Dad: “Call me George.”
Donate A Kidney
Why is it that if you donate a kidney, it's a good thing...
But if you donate five kidneys, it's a bad thing and they call the police.
Police Officer in Bed
What happens when a police officer gets into bed?
He becomes an undercover cop.
What Is the NSA?
What is the NSA?
A government organization that actually listens to you.
Johnny's Math Lesson
The arithmetic teacher had written 10.9 on the blackboard and had then rubbed out the decimal point to show the effect of multiplying this number by ten.
"Johnny," the teacher asked, "where is the decimal point now?"
"On the eraser!" came back the quick reply.
Who Needs A Parachute
You do not need a parachute to go skydiving...
You need a parachute to go skydiving twice.
The New Engagement Ring
A very exited mother asked her daughter, "Well, what happened when you showed the girls in the office your new engagement ring? Did they all admire it?"
Her daughter replied, "Better than that, four of them recognized it!"
Thank You, Student Loans
Thank you, student loan, for helping me through college...
I don't think I can ever repay you.
You Can't Cut Down A Talking Tree
A man walks into an enchanted forest and tries to cut down a talking tree.

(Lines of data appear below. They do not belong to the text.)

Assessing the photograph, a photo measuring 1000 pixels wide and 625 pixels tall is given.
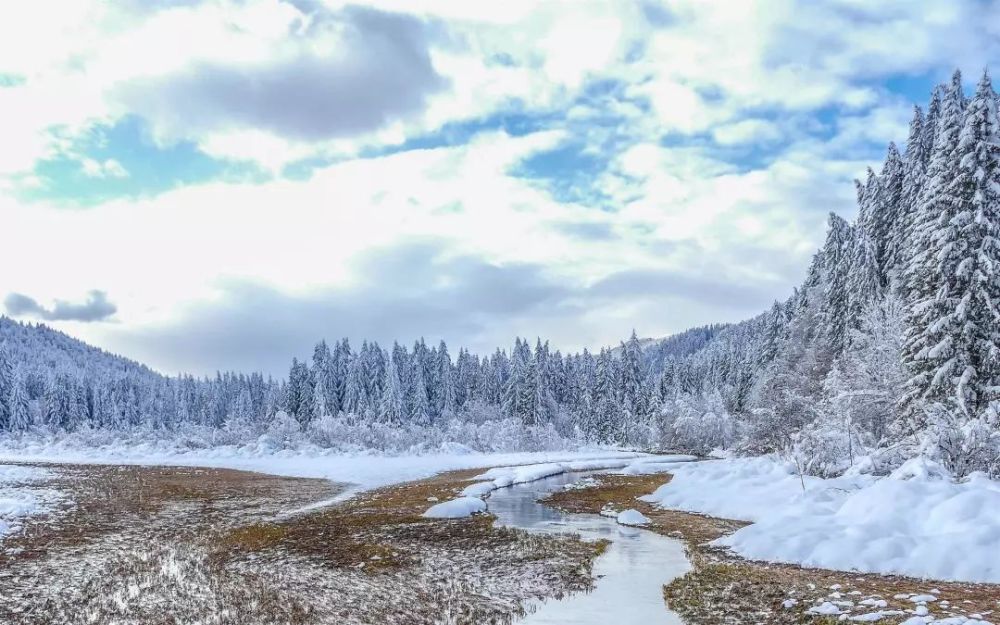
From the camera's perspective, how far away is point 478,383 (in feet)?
402

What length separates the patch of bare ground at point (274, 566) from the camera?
12.4 metres

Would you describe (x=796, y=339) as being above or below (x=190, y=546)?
above

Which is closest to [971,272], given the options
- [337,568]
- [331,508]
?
[337,568]

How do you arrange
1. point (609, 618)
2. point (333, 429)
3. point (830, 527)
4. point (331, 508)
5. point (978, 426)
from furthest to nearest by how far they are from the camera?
point (333, 429) < point (331, 508) < point (978, 426) < point (830, 527) < point (609, 618)

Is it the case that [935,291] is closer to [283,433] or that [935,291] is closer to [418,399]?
[283,433]

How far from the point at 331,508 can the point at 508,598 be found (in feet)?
56.2

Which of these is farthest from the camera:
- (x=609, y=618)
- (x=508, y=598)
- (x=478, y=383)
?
(x=478, y=383)

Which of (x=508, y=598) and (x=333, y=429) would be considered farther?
(x=333, y=429)

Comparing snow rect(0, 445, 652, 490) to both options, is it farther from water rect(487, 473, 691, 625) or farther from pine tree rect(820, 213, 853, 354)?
pine tree rect(820, 213, 853, 354)

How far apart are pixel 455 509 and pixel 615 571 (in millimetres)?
11109

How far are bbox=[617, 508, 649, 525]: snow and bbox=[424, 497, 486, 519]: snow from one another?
19.5 ft

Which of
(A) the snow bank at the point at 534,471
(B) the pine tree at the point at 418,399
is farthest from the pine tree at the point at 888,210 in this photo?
(B) the pine tree at the point at 418,399

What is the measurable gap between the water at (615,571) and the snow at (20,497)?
57.9ft

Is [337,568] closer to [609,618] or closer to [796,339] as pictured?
[609,618]
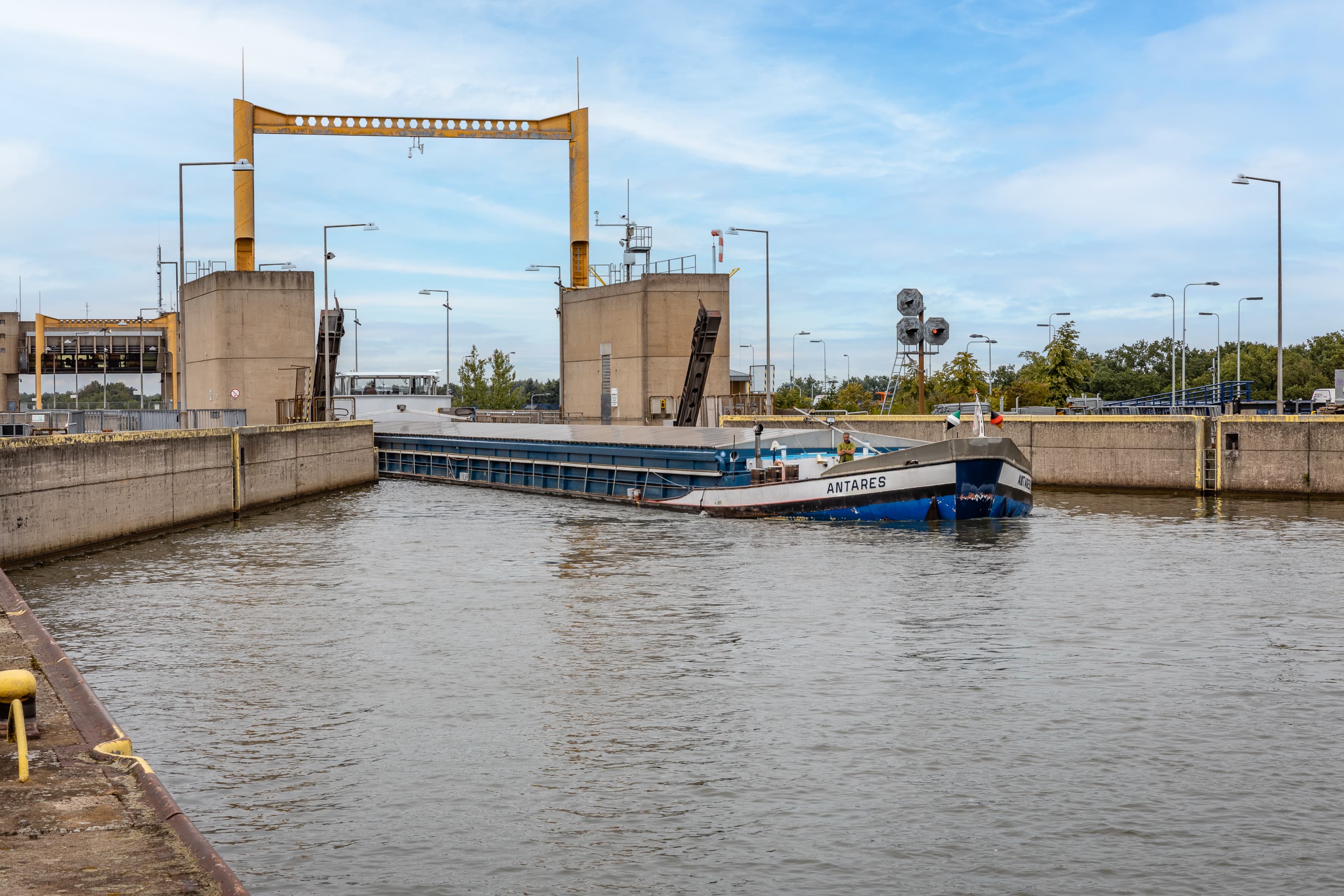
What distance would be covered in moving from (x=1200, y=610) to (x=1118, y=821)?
1111 centimetres

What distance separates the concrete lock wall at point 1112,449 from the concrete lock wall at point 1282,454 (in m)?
0.97

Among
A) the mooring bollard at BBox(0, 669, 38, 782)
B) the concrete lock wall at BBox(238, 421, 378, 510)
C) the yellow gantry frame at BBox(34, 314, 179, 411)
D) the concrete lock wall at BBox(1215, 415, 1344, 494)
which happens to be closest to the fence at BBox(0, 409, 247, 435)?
the concrete lock wall at BBox(238, 421, 378, 510)

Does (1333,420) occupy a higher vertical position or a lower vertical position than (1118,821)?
higher

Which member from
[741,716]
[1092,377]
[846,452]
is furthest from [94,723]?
[1092,377]

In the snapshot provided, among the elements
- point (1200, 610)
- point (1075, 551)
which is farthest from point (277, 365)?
point (1200, 610)

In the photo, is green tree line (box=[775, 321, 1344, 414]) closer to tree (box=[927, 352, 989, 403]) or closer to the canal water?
tree (box=[927, 352, 989, 403])

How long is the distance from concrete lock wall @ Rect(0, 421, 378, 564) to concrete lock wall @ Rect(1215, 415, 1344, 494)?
32.8 metres

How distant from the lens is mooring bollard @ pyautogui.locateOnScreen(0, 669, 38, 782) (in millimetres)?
8703

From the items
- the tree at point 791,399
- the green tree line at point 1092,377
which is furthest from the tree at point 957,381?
the tree at point 791,399

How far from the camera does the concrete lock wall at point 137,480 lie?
25625mm

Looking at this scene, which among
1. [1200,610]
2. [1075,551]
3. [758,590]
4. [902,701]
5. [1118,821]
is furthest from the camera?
[1075,551]

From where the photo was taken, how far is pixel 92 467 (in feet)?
93.9

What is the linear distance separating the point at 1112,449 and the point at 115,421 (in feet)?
112

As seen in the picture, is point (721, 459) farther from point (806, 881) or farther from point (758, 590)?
point (806, 881)
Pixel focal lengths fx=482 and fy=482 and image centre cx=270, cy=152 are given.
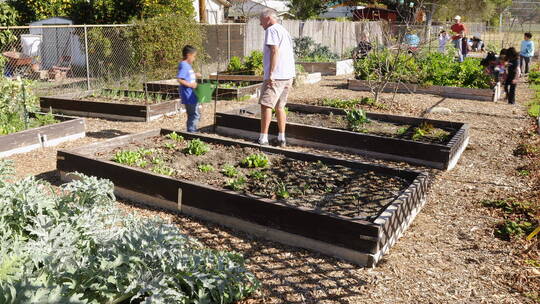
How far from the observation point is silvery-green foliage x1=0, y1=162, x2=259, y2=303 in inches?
108

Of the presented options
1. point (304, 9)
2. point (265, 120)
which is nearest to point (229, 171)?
point (265, 120)

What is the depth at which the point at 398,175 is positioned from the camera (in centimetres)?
563

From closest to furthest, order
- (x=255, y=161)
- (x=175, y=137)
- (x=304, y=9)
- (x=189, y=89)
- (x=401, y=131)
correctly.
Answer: (x=255, y=161), (x=175, y=137), (x=189, y=89), (x=401, y=131), (x=304, y=9)

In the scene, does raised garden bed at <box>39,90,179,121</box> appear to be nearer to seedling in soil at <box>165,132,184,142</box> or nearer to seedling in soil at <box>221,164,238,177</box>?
seedling in soil at <box>165,132,184,142</box>

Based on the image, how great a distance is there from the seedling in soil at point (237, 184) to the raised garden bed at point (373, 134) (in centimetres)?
263

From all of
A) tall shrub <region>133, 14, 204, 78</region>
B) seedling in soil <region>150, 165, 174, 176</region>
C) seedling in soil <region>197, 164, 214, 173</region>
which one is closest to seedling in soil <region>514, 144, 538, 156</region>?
seedling in soil <region>197, 164, 214, 173</region>

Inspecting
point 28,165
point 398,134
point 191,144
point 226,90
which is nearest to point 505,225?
point 398,134

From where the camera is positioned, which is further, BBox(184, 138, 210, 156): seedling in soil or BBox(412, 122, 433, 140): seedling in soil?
BBox(412, 122, 433, 140): seedling in soil

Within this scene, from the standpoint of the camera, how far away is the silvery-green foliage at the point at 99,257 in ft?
9.02

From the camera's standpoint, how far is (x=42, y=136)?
7438 mm

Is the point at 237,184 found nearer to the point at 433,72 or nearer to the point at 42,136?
the point at 42,136

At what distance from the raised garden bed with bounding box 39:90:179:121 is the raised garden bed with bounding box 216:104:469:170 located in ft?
5.73

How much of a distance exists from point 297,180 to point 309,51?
15553 mm

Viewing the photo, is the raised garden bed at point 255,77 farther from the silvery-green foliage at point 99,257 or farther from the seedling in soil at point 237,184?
the silvery-green foliage at point 99,257
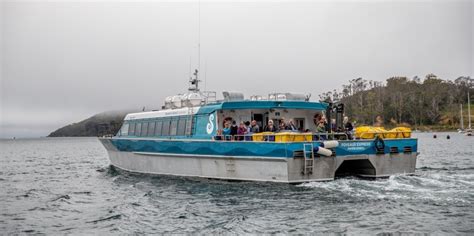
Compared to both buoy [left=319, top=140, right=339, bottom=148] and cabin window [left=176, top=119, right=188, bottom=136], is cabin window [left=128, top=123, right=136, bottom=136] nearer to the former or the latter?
cabin window [left=176, top=119, right=188, bottom=136]

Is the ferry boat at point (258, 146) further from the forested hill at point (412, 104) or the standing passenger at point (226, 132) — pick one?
the forested hill at point (412, 104)

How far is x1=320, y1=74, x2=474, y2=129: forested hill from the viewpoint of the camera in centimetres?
11931

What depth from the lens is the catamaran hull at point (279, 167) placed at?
16984 mm

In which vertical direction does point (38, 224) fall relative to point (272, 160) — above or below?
below

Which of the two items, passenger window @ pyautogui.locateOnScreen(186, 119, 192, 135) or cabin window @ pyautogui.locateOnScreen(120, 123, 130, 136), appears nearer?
passenger window @ pyautogui.locateOnScreen(186, 119, 192, 135)

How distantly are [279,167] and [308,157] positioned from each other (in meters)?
1.06

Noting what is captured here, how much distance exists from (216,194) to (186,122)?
5.96 metres

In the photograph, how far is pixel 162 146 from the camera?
2162 centimetres

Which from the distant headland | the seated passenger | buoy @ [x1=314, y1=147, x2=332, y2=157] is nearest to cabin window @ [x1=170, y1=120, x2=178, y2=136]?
the seated passenger

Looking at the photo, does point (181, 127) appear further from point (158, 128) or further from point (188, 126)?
point (158, 128)

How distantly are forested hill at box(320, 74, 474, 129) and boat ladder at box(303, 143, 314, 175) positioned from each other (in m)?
102

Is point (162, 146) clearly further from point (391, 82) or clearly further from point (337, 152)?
point (391, 82)

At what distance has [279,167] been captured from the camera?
17.0m

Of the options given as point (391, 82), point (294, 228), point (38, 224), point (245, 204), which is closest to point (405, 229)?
point (294, 228)
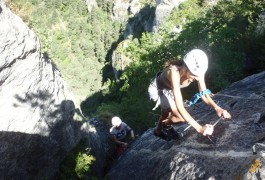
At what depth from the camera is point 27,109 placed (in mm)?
8508

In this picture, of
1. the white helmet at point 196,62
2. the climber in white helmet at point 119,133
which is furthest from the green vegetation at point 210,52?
the white helmet at point 196,62

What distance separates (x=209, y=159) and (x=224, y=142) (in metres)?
0.55

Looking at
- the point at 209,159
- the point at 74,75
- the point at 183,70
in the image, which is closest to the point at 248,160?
the point at 209,159

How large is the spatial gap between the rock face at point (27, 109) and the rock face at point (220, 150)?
2546mm

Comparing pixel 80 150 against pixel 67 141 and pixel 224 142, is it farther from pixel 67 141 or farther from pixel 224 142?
pixel 224 142

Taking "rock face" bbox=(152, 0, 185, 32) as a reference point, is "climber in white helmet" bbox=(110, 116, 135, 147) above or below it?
above

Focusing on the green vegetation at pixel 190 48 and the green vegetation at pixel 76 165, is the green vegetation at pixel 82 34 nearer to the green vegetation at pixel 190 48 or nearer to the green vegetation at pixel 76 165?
the green vegetation at pixel 190 48

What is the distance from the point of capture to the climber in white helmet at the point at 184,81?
18.6ft

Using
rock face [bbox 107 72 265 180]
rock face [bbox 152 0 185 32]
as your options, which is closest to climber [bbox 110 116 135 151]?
rock face [bbox 107 72 265 180]

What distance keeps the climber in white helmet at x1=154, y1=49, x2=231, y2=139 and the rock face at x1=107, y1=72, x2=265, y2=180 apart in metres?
0.56

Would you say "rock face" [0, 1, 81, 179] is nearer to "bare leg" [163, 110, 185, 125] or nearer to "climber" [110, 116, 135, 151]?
"climber" [110, 116, 135, 151]

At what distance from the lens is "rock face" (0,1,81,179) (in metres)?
7.76

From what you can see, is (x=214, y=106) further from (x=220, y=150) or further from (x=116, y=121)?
(x=116, y=121)

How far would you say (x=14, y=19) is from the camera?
27.7 ft
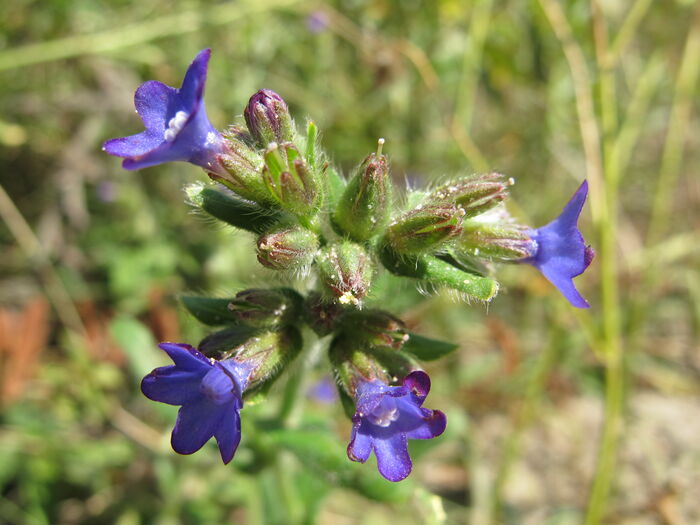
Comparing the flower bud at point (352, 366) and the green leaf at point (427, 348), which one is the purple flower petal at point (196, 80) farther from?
the green leaf at point (427, 348)

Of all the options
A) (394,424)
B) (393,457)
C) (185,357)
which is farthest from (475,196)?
(185,357)

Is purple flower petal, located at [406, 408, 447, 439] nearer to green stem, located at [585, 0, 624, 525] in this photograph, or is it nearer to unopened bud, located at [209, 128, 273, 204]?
unopened bud, located at [209, 128, 273, 204]

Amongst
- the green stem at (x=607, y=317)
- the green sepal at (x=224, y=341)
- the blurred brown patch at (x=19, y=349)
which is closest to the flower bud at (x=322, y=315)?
the green sepal at (x=224, y=341)

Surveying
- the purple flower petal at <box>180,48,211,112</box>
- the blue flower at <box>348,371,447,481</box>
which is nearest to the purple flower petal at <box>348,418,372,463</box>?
the blue flower at <box>348,371,447,481</box>

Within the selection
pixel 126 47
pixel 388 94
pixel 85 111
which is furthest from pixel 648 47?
pixel 85 111

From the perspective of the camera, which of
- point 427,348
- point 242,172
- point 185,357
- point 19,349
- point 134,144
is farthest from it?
point 19,349

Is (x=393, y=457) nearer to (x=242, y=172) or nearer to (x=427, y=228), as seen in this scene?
(x=427, y=228)

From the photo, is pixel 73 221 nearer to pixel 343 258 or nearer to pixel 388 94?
pixel 388 94
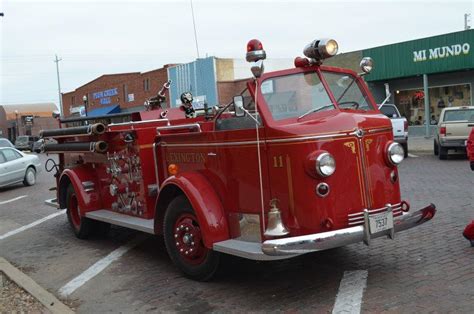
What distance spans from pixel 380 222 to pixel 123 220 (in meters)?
3.53

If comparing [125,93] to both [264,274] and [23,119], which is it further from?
[264,274]

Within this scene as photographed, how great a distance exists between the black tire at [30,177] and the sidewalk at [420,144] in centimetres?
1387

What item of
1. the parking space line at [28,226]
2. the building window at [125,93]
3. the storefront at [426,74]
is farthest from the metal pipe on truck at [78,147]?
the building window at [125,93]

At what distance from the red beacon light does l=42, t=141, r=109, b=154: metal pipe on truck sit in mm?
3258

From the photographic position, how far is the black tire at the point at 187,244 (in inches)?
224

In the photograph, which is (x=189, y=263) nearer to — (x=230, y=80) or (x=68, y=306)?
(x=68, y=306)

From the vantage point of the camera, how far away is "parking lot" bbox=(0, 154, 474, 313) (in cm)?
505

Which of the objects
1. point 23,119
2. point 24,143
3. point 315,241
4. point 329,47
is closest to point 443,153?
point 329,47

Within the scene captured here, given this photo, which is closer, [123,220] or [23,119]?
[123,220]

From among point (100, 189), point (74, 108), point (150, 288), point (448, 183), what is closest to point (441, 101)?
point (448, 183)

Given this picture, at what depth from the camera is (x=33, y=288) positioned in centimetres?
591

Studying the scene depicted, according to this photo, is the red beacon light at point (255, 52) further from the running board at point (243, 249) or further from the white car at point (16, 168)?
the white car at point (16, 168)

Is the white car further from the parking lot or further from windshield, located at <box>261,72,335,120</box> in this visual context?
windshield, located at <box>261,72,335,120</box>

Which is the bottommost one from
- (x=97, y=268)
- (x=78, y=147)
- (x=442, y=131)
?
(x=97, y=268)
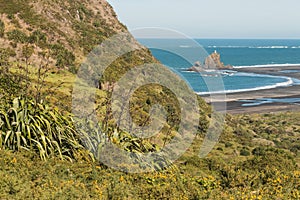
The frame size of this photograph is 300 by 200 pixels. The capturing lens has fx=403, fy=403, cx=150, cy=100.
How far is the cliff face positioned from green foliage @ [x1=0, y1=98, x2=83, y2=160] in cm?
1671

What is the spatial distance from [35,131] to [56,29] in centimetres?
2485

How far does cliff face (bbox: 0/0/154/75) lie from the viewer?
92.1ft

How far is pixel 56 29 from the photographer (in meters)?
32.2

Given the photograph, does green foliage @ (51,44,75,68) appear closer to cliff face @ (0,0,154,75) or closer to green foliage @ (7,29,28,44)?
cliff face @ (0,0,154,75)

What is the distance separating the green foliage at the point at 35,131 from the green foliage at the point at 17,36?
20139 millimetres

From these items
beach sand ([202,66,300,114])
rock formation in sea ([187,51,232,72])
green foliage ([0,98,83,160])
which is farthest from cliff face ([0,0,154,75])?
rock formation in sea ([187,51,232,72])

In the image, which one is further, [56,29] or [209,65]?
[209,65]

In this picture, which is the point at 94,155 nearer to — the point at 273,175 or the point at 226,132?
the point at 273,175

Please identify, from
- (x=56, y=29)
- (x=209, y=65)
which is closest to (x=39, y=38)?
(x=56, y=29)

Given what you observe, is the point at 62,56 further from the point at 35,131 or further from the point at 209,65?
the point at 209,65

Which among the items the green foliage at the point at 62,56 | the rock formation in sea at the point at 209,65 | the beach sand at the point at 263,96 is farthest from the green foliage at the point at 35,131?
the rock formation in sea at the point at 209,65

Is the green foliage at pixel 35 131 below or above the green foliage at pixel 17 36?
below

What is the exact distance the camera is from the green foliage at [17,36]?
1102 inches

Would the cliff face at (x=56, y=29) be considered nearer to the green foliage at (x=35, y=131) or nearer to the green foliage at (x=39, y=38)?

"You can't cut me down," the tree exclaims, "I'm a talking tree!"
The man responds, "You may be a talking tree, but you will dialogue."
Monster Under My Bed
Son: "Dad! Dad! There is a monster under my bed!"
Dad: "Enjoy it while you can son, when you get married the monster sleeps in your bed."
Pain Relief
Every time I get a headache I take 2 Ibuprofen and keep away from my children...
Just like the bottle says.
Caught Stealing Groceries
I saw a man stealing groceries the other day while on the shoulders of a couple of vampires.
He got charged with shoplifting on two counts.
Easy Rider
Car Dealer: "This car had just one careful owner."
Buyer: "But look at it, it's a wreck!"
Car dealer: "Well yes, you see, the other seven owners weren't quite as careful."